THE INPUT:
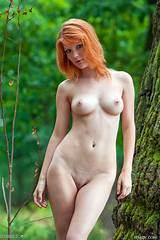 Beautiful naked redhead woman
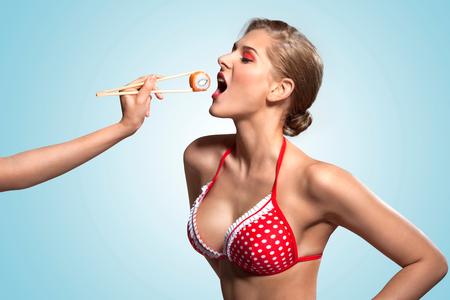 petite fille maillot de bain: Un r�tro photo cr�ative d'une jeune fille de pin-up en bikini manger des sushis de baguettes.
--
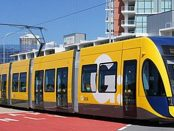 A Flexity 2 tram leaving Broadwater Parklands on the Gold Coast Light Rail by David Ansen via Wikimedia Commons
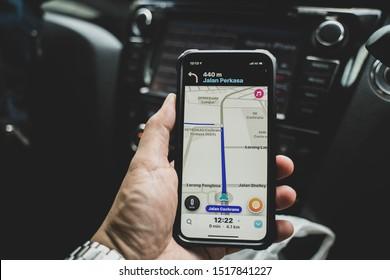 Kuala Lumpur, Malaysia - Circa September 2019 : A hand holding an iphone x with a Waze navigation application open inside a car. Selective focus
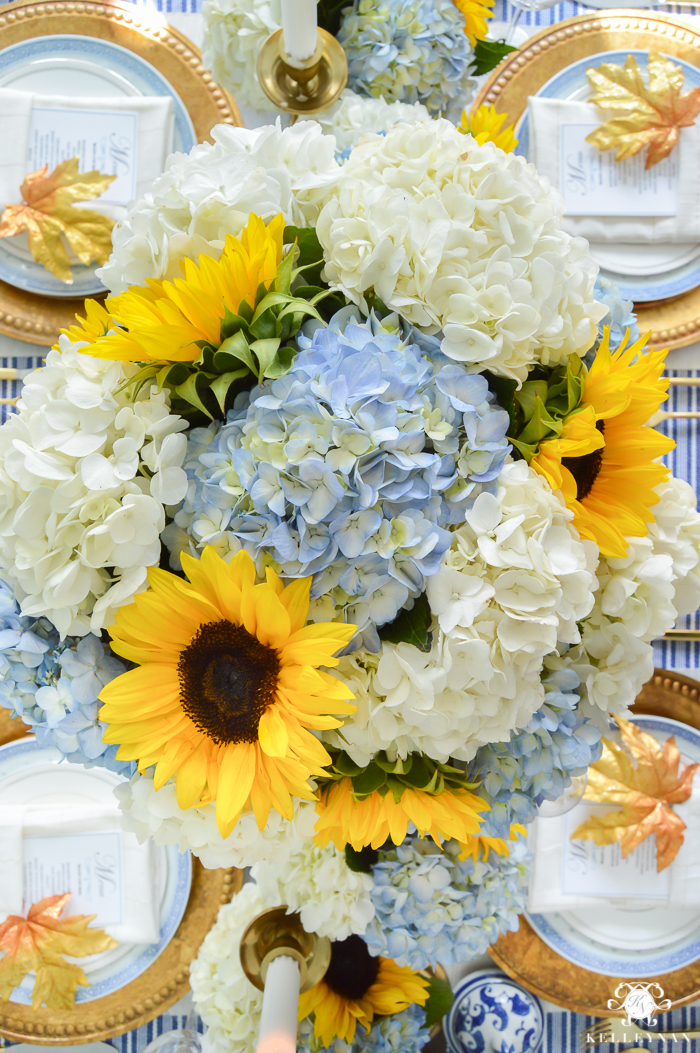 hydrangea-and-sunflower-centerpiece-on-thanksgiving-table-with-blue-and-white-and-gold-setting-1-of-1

ACTION ITEM: Using the entries above, reproduce word for word only the lines from the one that contains "Beautiful naked redhead woman" to the one that contains "petite fille maillot", both ends included, and drop every picture.

TASK SOLUTION:
 Beautiful naked redhead woman
 petite fille maillot de bain: Un r�tro photo cr�ative d'une jeune fille de pin-up en bikini manger des sushis de baguettes.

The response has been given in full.